UTF-8  <---- encoding info, use it to load file
LEFTHYPHENMIN 2  <------ this value can be passed to the Hyphenator as minLeadingLength
RIGHTHYPHENMIN 2  <------ this value can be passed to the Hyphenator as minTralingLength
.ć8    <--- pattern
.4ć3ć8
.ćł8
.2ć1ń8

Example usage

Adding dependency

Library is published to maven central and can be added to your project in the standard way:

<dependencies>
  ...
  <dependency>
    <groupId>io.github.nianna</groupId>
    <artifactId>hyphenator</artifactId>
    <version>1.0.1</version>
  </dependency>

</dependencies>

Hyphenation with default settings

Input text is automatically split into tokens. By default the first and last chunk after hyphenation must be at least 2 characters long. Space is used as word separator and hyphen as syllables separator.

List<String> patterns = ... // load the patterns from the patterns file
Hyphenator hyphenator = new Hyphenator(patterns);

HyphenatedText result = hyphenator.hyphenateText("Testing (automatic) HyPHeNAtioN by computer!");

System.out.println(result.read()); // prints "Test-ing (au-to-mat-ic) Hy-PHeN-AtioN by com-put-er!"

You can also hyphenate a single token:

HyphenatedToken result = hyphenator.hyphenateToken("Testing");

System.out.println(result.read("-")); // prints "Test-ing"
System.out.println(result.hyphenIndexes()); // prints [4]

Customizing hyphenation

To skip some hyphens you can specify the following properties while creating Hyphenator instance.

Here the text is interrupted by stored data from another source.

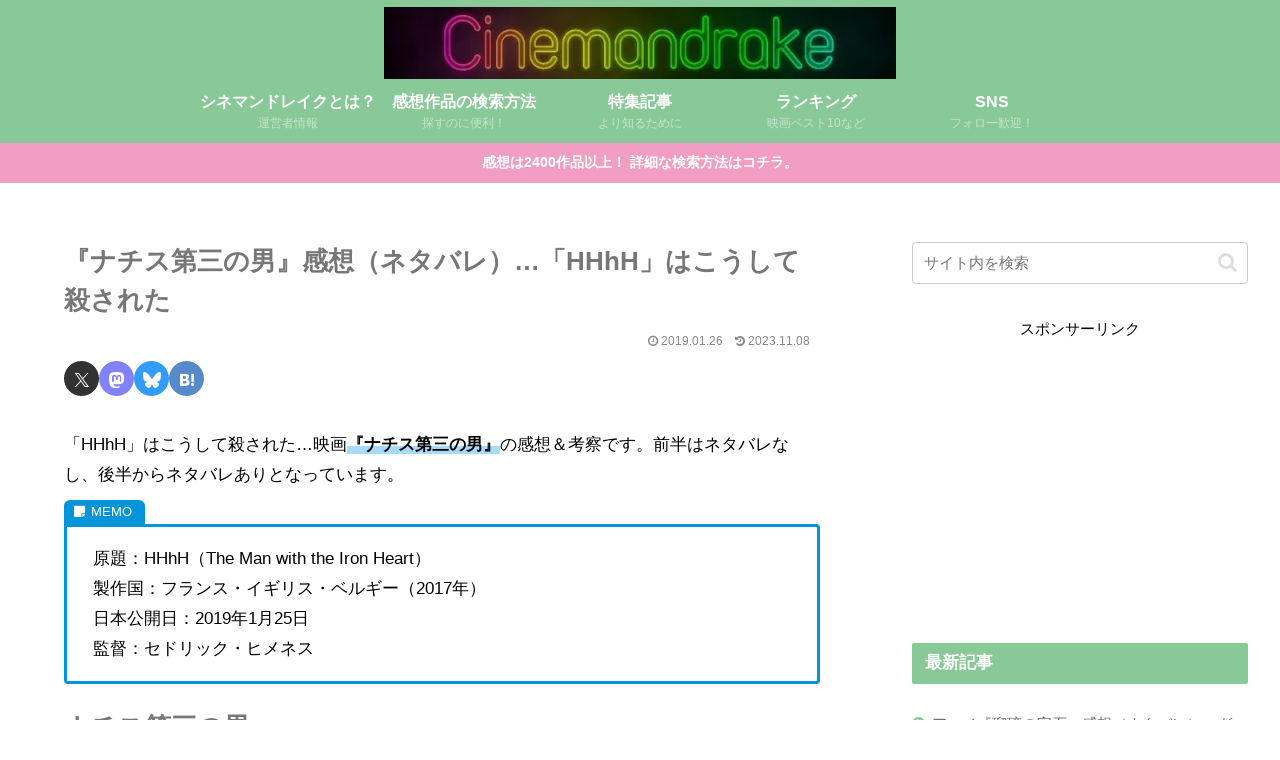

--- FILE ---
content_type: text/html; charset=utf-8
request_url: https://www.google.com/recaptcha/api2/aframe
body_size: 268
content:
<!DOCTYPE HTML><html><head><meta http-equiv="content-type" content="text/html; charset=UTF-8"></head><body><script nonce="qawmc733lJuQ3LXfPYBlAw">/** Anti-fraud and anti-abuse applications only. See google.com/recaptcha */ try{var clients={'sodar':'https://pagead2.googlesyndication.com/pagead/sodar?'};window.addEventListener("message",function(a){try{if(a.source===window.parent){var b=JSON.parse(a.data);var c=clients[b['id']];if(c){var d=document.createElement('img');d.src=c+b['params']+'&rc='+(localStorage.getItem("rc::a")?sessionStorage.getItem("rc::b"):"");window.document.body.appendChild(d);sessionStorage.setItem("rc::e",parseInt(sessionStorage.getItem("rc::e")||0)+1);localStorage.setItem("rc::h",'1769590970546');}}}catch(b){}});window.parent.postMessage("_grecaptcha_ready", "*");}catch(b){}</script></body></html>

  • minLeadingLength (default: 2) - hyphen can be placed only after first minLeadingLength characters
  • minTrailingLength (default: 2) - hyphen can be placed only before last minTrailingLength characters
List<String> patterns = ... // load the patterns from the patterns file
HyphenatorProperties properties = new HyphenatorProperties(3, 4);
Hyphenator hyphenator = new Hyphenator(patterns, properties);

HyphenatedText result = hyphenator.hyphenateText("Testing (automatic) HyPHeNAtioN by computer!");

System.out.println(result.read()); // prints "Testing (auto-matic) HyPHeN-AtioN by com-puter!"

Customizing input word separator

To customize the separator on which text is supposed to be split into tokens pass the tokenSeparator argument to the Hyphenator.

List<String> patterns = ... // load the patterns from the patterns file
Hyphenator hyphenator = new Hyphenator(patterns, new HyphenatorProperties(), "|");

HyphenatedText result = hyphenator.hyphenateText("Testing|(automatic)|HyPHeNAtioN|by|computer!");

System.out.println(result.read()); // prints "Test-ing (au-to-mat-ic) Hy-PHeN-AtioN by com-put-er!"

Customizing output

To customize the word or syllables separator used for creating hyphenated text pass arguments to HyphenatedText::read method.

List<String> patterns = ... // load the patterns from the patterns file
Hyphenator hyphenator = new Hyphenator(patterns);

HyphenatedText result = hyphenator.hyphenateText("Testing (automatic) HyPHeNAtioN by computer!");

String hyphenatedText = result.read("|", "_");
System.out.println(hyphenatedText); // prints "Test_ing|(au_to_mat_ic)|Hy_PHeN_AtioN|by|com_put_er!"